Geld gibt es, Leistung auch – und auf das Renommee arbeiten sie hin: Die Eishockey-Spieler der Wolfsburger Grizzly Adams planen systematisch den Erfolg. Nummer zwei im Norden sind sie schon

VON CHRISTOPH ZIMMER

Das Wolfsburger Modell ist einfach. Es braucht eine Mannschaft, die sich in Disziplin und Spielklasse jenseits breiter öffentlicher Wahrnehmung bewegt und von der man glaubt, dass sie tauglich für den ganz großen Sport ist. Multipliziert wird sie mit dem besonderen Faktor der Stadt, der Volkswagen heißt und den sportlichen Aufstieg finanziell potenziert. Die Grizzly Adams Wolfsburg stehen nach dem 6 : 2 (2 : 0; 1 : 1, 3 : 1) in der Deutschen Eishockey Liga (DEL) gegen Ingolstadt vor dem größten Vereinserfolg; dem Erreichen der Pre-Play-offs und dem Einzug in das Pokalfinale.

Die finanzstarke Konstante im Hintergrund ist dieselbe wie bei den Fußballern des VfL. Es ist Volkswagen, dessen beinahe 100-prozentige Tochter auf dem Rasen binnen weniger Jahre aus der Peripherie Oberliga ins Zentrum Bundesliga vorgerückt ist. VW-Tochterunternehmen Skoda hat dem gebeutelten Eishockey als Hauptsponsor seit 1998 wieder auf die Beine und zu zwei wirtschaftlich vorbereiteten Aufstiegen bis in die DEL (2003 / 2004) geholfen.

Denn die Stadt Wolfsburg sehnt sich nach beständigem Eishockey. Volkswagen hat diese Lücke entdeckt. Vereine, Spieler und Funktionäre wechselten sich seit 1983 stetig ab. Konkurse und mäßige Darbietungen sorgten für Verstimmung und fallende Besucherzahlen. Grizzly Adams, 1995 aus einem Fanclub heraus gegründet, ist der vierte und bisher erfolgreichste Verein, der sein Glück in der Eisarena sucht. Dank der jüngsten Ergebnisse hofft man neben wirtschaftlicher auch wieder auf sportliche Kontinuität.

===============

AUFGABE:
Erläutern Sie anhand des Textes über die Wolfsburger Grizzly Adams, worauf die Verstimmung und die fallenden Besucherzahlen im Wolfsburger Eishockey zurückgingen. Die Datensätze werden hierfür nicht benötigt.

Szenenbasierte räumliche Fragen
===============

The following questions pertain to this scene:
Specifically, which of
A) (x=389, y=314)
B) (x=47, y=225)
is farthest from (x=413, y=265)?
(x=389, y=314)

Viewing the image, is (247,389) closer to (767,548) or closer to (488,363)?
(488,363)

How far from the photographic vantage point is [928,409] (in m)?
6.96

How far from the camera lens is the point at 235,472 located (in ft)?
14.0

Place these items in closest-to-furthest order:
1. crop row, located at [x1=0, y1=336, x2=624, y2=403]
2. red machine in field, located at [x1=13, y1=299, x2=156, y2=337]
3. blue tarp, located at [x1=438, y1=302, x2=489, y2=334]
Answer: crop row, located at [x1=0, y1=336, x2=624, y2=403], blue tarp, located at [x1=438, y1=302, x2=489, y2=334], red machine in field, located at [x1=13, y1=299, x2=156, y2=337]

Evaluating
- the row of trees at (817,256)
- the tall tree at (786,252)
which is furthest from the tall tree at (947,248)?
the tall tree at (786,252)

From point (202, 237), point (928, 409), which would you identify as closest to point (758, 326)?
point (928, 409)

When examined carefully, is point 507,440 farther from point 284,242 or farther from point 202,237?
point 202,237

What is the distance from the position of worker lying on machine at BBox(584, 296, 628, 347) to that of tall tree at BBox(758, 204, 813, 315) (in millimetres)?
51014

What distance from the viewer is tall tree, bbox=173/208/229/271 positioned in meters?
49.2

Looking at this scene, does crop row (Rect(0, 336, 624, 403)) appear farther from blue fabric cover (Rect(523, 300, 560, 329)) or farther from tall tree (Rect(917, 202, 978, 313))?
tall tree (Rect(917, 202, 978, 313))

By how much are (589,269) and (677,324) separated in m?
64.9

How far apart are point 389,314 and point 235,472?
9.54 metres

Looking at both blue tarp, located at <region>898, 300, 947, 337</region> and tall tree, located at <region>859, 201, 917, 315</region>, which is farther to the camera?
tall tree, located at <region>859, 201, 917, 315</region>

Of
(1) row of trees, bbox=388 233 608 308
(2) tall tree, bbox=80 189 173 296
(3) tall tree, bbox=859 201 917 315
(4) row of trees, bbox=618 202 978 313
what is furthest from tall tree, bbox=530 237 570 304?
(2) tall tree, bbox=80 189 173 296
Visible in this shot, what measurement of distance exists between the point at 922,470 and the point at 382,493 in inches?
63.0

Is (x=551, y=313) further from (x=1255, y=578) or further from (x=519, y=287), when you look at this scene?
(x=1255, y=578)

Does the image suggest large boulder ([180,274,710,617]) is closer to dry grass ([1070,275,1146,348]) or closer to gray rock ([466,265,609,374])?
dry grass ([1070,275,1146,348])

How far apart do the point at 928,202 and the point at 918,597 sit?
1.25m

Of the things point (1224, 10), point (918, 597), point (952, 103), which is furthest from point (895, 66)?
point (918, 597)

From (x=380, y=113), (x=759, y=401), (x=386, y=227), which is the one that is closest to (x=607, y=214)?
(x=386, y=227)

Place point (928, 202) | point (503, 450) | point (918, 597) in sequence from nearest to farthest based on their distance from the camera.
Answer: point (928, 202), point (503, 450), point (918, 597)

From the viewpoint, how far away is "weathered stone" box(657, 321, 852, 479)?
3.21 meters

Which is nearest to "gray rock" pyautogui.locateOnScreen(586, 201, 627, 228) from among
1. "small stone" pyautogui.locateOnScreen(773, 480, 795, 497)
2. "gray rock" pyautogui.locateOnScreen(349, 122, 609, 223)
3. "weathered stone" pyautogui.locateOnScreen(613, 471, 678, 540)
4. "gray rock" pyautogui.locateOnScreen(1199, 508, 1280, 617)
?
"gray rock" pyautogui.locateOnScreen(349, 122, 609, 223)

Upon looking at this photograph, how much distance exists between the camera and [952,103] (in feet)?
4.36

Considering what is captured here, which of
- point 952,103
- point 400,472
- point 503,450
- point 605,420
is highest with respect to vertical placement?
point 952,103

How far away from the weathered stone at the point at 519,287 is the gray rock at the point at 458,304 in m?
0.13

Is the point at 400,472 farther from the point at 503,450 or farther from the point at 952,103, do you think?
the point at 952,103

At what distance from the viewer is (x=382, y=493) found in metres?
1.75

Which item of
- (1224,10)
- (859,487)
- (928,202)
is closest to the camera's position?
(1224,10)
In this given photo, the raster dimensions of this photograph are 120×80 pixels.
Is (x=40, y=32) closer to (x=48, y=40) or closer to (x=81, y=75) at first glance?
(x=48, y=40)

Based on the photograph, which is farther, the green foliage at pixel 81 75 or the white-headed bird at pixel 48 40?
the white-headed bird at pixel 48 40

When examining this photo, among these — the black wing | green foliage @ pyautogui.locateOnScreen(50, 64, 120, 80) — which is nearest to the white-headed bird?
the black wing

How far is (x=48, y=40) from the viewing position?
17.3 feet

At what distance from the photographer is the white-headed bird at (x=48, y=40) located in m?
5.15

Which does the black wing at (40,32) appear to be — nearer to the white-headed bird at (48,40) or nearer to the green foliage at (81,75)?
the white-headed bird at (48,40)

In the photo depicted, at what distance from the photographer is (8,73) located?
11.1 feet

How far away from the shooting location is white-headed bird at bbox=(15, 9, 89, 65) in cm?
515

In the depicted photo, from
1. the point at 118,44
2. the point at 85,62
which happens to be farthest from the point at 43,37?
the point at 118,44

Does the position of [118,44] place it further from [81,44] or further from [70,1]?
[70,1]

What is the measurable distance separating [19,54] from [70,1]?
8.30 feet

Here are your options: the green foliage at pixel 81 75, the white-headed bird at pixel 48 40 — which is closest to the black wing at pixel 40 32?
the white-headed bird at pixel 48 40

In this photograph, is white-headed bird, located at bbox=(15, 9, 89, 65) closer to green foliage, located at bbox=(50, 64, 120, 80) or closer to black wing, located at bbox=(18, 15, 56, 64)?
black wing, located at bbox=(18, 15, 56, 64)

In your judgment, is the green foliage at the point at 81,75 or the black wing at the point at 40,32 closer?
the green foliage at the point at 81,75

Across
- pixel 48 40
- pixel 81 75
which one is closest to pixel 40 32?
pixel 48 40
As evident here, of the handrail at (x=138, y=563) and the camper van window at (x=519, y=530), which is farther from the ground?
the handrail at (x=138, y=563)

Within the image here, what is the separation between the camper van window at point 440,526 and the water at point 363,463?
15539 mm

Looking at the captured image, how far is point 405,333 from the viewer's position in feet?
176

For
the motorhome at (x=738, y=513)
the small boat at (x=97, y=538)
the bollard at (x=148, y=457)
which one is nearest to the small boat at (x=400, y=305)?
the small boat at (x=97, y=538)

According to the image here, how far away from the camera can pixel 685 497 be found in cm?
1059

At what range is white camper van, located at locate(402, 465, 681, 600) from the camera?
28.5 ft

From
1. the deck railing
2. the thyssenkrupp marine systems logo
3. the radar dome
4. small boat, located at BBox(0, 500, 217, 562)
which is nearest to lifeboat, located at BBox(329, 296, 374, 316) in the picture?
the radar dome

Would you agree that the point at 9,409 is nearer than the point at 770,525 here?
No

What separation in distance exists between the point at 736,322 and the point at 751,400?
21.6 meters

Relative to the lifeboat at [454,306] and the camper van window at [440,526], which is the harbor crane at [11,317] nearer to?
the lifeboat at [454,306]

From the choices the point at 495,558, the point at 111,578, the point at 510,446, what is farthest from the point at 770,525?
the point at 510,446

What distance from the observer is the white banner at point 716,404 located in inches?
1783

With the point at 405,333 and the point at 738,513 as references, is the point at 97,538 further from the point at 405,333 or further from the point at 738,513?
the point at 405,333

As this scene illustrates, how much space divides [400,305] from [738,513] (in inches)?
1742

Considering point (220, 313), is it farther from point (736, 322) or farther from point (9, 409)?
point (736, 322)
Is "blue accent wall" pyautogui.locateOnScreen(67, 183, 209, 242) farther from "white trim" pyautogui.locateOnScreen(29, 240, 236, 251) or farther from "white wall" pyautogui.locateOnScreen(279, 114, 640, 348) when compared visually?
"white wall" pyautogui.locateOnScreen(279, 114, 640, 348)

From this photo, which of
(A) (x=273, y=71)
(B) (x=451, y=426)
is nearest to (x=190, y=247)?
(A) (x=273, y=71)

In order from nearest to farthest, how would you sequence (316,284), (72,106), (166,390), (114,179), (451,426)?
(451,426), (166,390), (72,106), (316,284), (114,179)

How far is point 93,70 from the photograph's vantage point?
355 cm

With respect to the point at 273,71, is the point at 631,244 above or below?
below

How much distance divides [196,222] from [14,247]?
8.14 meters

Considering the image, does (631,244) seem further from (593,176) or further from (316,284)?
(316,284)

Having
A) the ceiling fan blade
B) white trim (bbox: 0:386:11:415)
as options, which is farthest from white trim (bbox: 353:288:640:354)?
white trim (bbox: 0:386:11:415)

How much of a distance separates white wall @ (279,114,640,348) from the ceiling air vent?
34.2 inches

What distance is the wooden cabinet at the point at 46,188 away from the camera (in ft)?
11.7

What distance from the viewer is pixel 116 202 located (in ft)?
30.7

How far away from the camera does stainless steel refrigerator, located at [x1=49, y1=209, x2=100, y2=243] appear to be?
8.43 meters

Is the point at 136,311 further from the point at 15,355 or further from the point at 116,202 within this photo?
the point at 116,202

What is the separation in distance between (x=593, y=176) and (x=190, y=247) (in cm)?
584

===============

LÖSUNG:
Verantwortlich waren Konkurse und mäßige Darbietungen. Seit 1983 hatten sich Vereine, Spieler und Funktionäre zudem stetig abgewechselt.